## Brano del documento
"""
Naturalmente la protagonista è la Triumph Trident 660: naked entry-level che non rinuncia a elettronica e dettagli da grande, puntando a battere le giapponesi sul loro terreno di gioco preferito.

Come è fatta

Il nome è di quelli conosciuti: la Trident di fine anni '60 infatti rappresentò la massima espressione racing di Hinckley, trionfando per 5 anni al TT dell'Isola di Man. Negli anni '90 tornò come naked in due motorizzazioni, 750 e 900, senza però lasciare il segno.

Quella che debutta nel 2021 non ricalca nessuna delle precedenti, ma allarga la gamma del marchio inglese mantenendo non solo il nome iconico, ma anche i 3 cilindri del motore. L'attenzione ai dettagli fa parte della genetica di famiglia, e sulla Trident 660 si riconosce guardando le finiture, ma anche gli specchietti o i blocchetti al manubrio.

Il design invece porta una firma italica, quella di Rodolfo Frascoli, che dopo la Tiger 900 ha temperato la matita per disegnare elementi che caratterizzano il modello: come il serbatoio dalle guance ampiamente svasate, il codino che tanto fa anni '90 e un frontale che con il faro tondo, LED come il resto dei gruppi ottici, e il TFT integrato allo schermo LCD nello strumento circolare, rendono questa roadster unica nelle sue linee e danno la possibilità di connettere il telefono attraverso il sistema My Triumph. Ma la Trident alle forme abbina tanto contenuto.
"""
## Cosa farai
Traduci in inglese questa frase del testo sulla Triumph Trident 660: "Negli anni '90 tornò come naked in due motorizzazioni, 750 e 900, senza però lasciare il segno."

(Dati)
"""
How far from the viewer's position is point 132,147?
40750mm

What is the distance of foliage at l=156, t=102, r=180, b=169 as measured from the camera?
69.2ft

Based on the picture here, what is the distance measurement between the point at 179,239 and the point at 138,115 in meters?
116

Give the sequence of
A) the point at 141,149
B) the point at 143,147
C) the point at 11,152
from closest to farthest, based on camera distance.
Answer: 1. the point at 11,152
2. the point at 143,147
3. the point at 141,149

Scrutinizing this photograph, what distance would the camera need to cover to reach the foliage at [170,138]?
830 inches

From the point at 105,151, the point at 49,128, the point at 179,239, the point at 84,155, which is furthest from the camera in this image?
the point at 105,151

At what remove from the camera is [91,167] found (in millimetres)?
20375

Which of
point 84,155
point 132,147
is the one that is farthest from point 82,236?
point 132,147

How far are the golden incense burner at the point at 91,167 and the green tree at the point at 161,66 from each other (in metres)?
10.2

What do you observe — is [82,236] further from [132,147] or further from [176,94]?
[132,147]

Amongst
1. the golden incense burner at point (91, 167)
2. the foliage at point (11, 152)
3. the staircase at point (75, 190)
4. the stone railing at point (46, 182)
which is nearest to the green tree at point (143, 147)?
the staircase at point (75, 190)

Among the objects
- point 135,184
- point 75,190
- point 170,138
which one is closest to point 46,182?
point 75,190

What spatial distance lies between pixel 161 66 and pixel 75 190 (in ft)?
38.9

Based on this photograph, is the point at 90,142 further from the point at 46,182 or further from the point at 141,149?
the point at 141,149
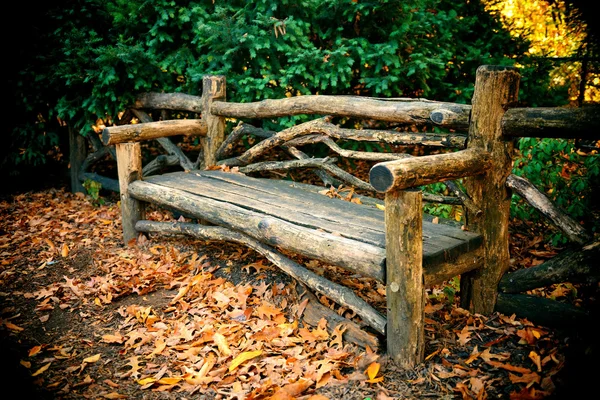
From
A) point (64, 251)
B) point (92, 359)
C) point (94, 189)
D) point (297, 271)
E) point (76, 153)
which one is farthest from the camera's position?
point (76, 153)

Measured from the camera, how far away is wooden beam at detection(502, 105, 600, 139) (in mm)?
2533

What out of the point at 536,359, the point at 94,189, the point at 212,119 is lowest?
the point at 536,359

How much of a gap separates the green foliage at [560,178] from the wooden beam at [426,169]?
1402mm

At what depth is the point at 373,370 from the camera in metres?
2.75

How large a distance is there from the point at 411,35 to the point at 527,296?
2.99 meters

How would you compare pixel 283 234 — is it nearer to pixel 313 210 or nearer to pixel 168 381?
pixel 313 210

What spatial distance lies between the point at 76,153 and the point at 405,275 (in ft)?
19.0

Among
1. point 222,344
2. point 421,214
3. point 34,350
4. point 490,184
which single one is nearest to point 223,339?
point 222,344

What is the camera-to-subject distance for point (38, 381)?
Result: 2.96m

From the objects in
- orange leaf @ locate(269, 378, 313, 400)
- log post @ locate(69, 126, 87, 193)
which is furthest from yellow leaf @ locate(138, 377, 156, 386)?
log post @ locate(69, 126, 87, 193)

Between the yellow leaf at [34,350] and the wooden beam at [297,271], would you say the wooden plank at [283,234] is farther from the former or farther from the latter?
the yellow leaf at [34,350]

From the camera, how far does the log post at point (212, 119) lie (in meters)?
5.06

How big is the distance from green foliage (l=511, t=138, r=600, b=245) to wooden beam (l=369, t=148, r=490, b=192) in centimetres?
140

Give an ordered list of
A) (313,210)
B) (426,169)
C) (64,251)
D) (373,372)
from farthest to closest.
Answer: (64,251) < (313,210) < (373,372) < (426,169)
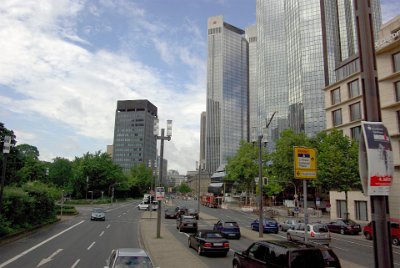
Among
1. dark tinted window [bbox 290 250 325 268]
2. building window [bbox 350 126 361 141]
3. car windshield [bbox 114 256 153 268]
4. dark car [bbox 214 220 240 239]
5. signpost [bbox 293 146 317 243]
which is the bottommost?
dark car [bbox 214 220 240 239]

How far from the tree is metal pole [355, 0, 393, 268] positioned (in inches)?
1458

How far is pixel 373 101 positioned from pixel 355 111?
51602 mm

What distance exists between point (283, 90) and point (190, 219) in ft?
406

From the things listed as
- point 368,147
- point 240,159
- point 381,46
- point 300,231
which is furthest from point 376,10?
point 368,147

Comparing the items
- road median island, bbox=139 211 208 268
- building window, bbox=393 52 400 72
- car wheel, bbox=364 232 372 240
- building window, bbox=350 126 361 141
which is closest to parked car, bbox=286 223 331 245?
car wheel, bbox=364 232 372 240

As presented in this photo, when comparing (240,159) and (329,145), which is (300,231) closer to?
(329,145)

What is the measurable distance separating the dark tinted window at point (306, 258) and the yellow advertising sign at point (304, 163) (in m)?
5.73

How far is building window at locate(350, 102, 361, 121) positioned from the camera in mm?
53106

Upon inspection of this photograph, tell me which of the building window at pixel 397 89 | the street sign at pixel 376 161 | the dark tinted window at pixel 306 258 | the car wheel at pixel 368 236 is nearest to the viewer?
the street sign at pixel 376 161

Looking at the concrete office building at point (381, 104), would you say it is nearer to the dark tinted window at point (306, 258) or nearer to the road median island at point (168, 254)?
the road median island at point (168, 254)

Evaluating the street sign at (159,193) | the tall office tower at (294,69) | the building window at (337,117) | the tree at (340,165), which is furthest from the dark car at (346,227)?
the tall office tower at (294,69)

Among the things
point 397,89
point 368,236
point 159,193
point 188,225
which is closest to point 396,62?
point 397,89

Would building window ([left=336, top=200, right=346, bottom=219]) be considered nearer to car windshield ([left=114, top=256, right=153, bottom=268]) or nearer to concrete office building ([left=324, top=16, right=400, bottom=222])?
concrete office building ([left=324, top=16, right=400, bottom=222])

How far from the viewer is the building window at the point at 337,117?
2271 inches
"""
## La tua soluzione
In the '90s it came back as a naked bike in two engine sizes, 750 and 900, but without leaving its mark.